Grandmother, however, did not respond to the news as she had expected. That evening she lay awake, stray pieces of tatami pricking her like thorns. Her mind and her heart raced. She wanted to wake her husband and tell him to reconsider. It was all wrong. But even in his sleep his noises were loud and furious, and she feared telling him her truest thoughts. So she spent the remainder of that evening sleepless. She would spend every evening thereafter in the same manner: silenced by fear and tormented by her guilt. During the preparation of her daughter’s hair before the o-miai, she had ac
cidentally inserted four tortoiseshell hairpins underneath the beautiful lacquer combs that had been placed in my mother’s bun. The word shi—four—never to be spoken, the number four always to be avoided in groupings; the word whose double meaning was death.
FOUR
The preparation of a Japanese bride is much like the wrapping of a splendid present, and Mother was no exception.

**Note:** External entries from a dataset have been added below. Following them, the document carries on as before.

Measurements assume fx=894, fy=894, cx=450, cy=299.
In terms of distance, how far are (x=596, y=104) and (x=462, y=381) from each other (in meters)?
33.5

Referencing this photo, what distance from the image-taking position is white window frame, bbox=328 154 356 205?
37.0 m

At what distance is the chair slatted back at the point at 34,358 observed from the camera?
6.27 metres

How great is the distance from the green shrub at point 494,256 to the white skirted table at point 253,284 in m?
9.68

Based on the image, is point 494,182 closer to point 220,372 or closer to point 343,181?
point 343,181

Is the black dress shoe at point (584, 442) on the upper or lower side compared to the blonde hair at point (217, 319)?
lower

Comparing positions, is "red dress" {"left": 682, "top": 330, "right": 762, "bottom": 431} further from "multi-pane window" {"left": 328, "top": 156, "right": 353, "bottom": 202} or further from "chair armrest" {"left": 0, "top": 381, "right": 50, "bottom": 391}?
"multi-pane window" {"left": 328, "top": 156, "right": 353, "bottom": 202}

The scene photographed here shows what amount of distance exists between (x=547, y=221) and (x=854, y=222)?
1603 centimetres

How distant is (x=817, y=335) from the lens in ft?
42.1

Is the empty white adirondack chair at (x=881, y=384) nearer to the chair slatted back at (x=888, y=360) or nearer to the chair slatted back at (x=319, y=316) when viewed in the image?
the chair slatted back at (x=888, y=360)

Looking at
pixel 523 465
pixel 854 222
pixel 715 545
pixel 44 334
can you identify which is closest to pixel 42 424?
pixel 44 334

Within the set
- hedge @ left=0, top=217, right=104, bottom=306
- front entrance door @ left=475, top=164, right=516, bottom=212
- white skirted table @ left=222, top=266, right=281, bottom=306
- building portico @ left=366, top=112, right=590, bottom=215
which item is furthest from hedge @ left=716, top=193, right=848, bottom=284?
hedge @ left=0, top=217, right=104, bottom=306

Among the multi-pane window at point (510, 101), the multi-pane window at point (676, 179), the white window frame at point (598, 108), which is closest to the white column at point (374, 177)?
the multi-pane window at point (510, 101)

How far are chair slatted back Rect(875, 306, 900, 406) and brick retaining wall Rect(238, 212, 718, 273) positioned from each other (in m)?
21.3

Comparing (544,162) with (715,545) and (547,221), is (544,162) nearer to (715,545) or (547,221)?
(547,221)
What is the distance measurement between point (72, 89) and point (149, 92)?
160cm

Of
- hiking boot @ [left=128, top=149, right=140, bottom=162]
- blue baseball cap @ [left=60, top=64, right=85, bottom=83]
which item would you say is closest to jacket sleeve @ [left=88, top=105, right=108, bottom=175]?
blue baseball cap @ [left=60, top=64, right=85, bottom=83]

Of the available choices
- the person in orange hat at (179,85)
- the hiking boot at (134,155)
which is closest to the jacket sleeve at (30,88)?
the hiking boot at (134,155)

Her dressing would take several hours to complete. First there was the arrangement of five layers of colored cloth around her neck. Grandmother had carefully selected each color. She chose the ukon yellow, derived from the turmeric plant, for its vibrant color; the suou red and safflower pink for their sign of wealth; and a malachite green because it personified eternity. But the last layer that she placed on her daughter’s shoulders was the prized konjyou blue. This dark blue-purple, made from a rare mineral imported from China, was said to evoke dignity and spiritual composure; it was said to symbolize the resolution of the bride stepping into her new life.
Layer upon layer, Mother was prepared for her waiting bridegroom. The temperature of her body soared with each additional garment. Red underclothes peeked from underneath a white silk robe girdled by a small red obi, and then a thicker white robe was placed on top and girdled with a slightly broader white obi. Grandmother’s colorfully patterned wedding kimono was placed over Mother and allowed to remain open, revealing the multiple layers of robes underneath, and trailing behind her nearly four feet. Last, a fan was placed in the outermost sash. Gold on one side, silver on the other. The sun and the moon. Closed and compact. Neatly tucked at her waist.